In Kim’s geographic remapping of the Pacific Arena, the margins become center. Drawn into her map are sites often ignored in conceptualizations of the Pacific Wars, such as the Japanese-American internment camps at Tule Lake (for prisoners who refused to comply with US mandates and were separated as ‘traitors’) and at Poston (where members of the Colorado River Indian Reservation refused, through Tribal Council protest, the establishment of the camp on their land). Kim looks to the margins, or “traces the perimeter,” per Tuck and Yang (2014: 811), to examine what materializes in the in-between spaces.
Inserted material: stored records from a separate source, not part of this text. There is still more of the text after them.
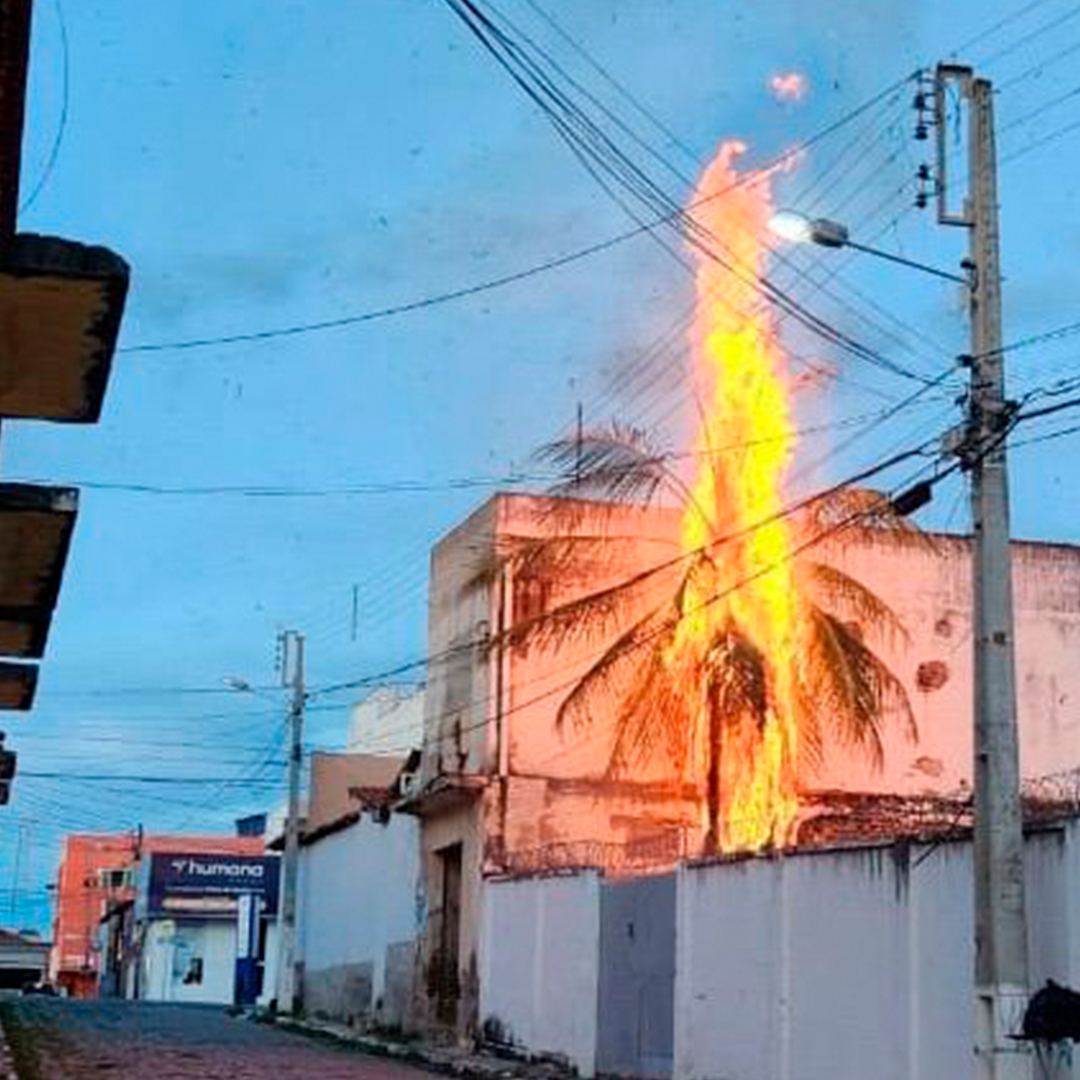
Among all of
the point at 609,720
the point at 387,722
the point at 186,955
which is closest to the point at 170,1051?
the point at 609,720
One striking example of her approach appears in the book’s epilogue, where Kim returns to the U.S. atomic violence in Japan. Here, she focuses her attention not on Hiroshima but instead on the Straights of Dead Souls, the international waters between Japan and southern Korea. Here, she writes, are the “watery graves” of Korean atomic bomb survivors who fled Hiroshima only to drown in the straights, washing up on the shores of Iki Island between Japan and Pusan, a port city in southern Korea. It would be impossible to read Kim’s epilogue this year without conjuring the image of another watery grave half a world away, that of Óscar Alberto Martínez and his 23-month-old daughter Valeria, who drowned together in an attempt to swim the Rio Grande from Mexico to the US.
Kim, I am certain, would encourage her readers to draw such transpacific connections, to link the grief accumulating in these turbulent waterways made deadly by postcolonial state violence.